We also dilute our dish soap, but one of the things we also do is buy the same soap for everything. Plain castille liquid soap can be used for dishes, hands, showers, laundry, cleaning surfaces, even as shampoo (but it's not my favorite for that). You can shampoo the dog and wash floors with it. Liquid castille soap is not terribly inexpensive but if you use it for everything, you avoid paying a variety of prices for a variety of items and time spent having to shop around for all the best deals on 10 different cleaners. And then you can also by it by the case and get a better deal. (Usually 4 gallon jugs.)
I make my own mint bath gel/shampoo from Ivory Liquid. It's like $1.86 and add some drops of wintergreen or spearmint or peppermint. Bugs aren't attracted to mint but ARE to citrus & florals!
Dilute dish soap in a spray bottle and if you aren't going to do the dishes right away, rinse and spray some on it. Makes it a little easier later to get them clean.
If you add some vinegar to your dish water, it helps degrease and sanitize your dishes and you can use less dish soap.
Challenge yourself to use only one sinkful of water when washing dishes. Start with virtually no water in the sink, add a small amount of dish soap, and then rinse all the dishes back into the sink. This way, you don't waste the soap by rinsing it down the drain. You save dish soap AND water.
Here is a way to control how much soap comes out of your dish soap container. Get a sturdy spray nozzle from an old bottle and just screw it on. Make the adjustment as to how stong or soft you want the spray to be. You will save soap, plus it will spray out more evenly over dishes.
I keep a dish detergent dispenser on the sink. When I refill it, I fill it with about 1/3 water and the rest with soap. I shake a little to mix. I find it works just as well as full strength detergent. Half of the time my family uses too much anyway and the detergent is a little too thick for me. Saves quite a bit on soap.

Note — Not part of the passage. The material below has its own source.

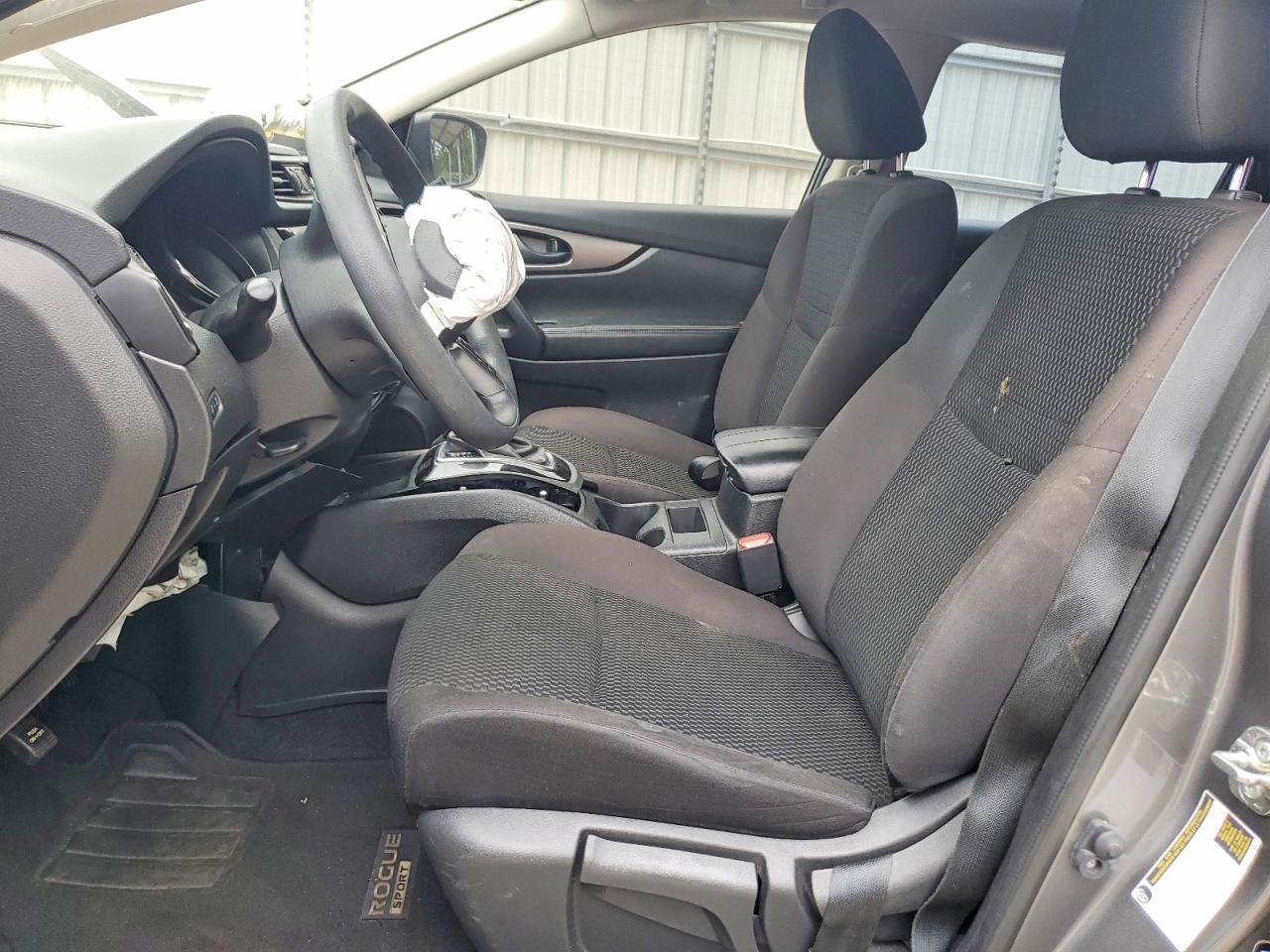 2021 Nissan Rogue Sport S - Фото 7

By Barbara from Park Ridge, IL
By Trisha from Ventura CA
I had a nice pretty hand soap pump container that I had gotten from my niece. When it was empty, I filled it with dish washing liquid soap and I leave that on top of the sink to be used for either hands or dishes. I have used this container like this for a few years now and just love it. When empty I just refill with dish washing liquid. It keeps my sink very neat and clean at all times.

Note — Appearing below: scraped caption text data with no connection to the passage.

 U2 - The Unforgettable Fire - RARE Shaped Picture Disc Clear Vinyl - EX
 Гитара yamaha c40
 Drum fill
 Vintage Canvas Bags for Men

By Nancy M. from Iron Mountain, MI
I have a tip to help save on dish washing liquid and to look pretty at the same time. I went to the Dollar store and bought a decorative oil dispenser. I use less liquid and it looks pretty on the sink.
By Pat from Valley Grove, WV
This is a tip/reminder that can save money. Do you remember when the ultra dish soaps came out? At that time the manufacturers said to dilute the soap, using, I believe, 2 parts soap and one part water. I have a bottle on my counter that I add dish soap to with the water in those amounts. I have noticed on the brand I buy, it does not now mention adding the water but it still says 'ultra' so I add it anyway. I think this was done because instead of using a small amount of soap, women would give a long squeeze of the liquid onto their sponge or dishrag. It saves on the total amount of soap used. If you haven't tried it, you should.
By Linda from Bloomington, IL
I add a few drops of essential oil to Free and Clear (hypoallergenic) dish soap to mimic the expensive all-natural soaps without the possible allergens, since even all-natural soaps can have natural ingredients I'm allergic to.
To stretch your dish detergent, use "bubbles" refills from the dollar store, the type kids use to create bubbles. The cost is about $1 for 32 ounces.
For making your dishwashing soap last longer: Take a separate plastic bottle with a pump and fill about one third of dishwashing liquid of your choice.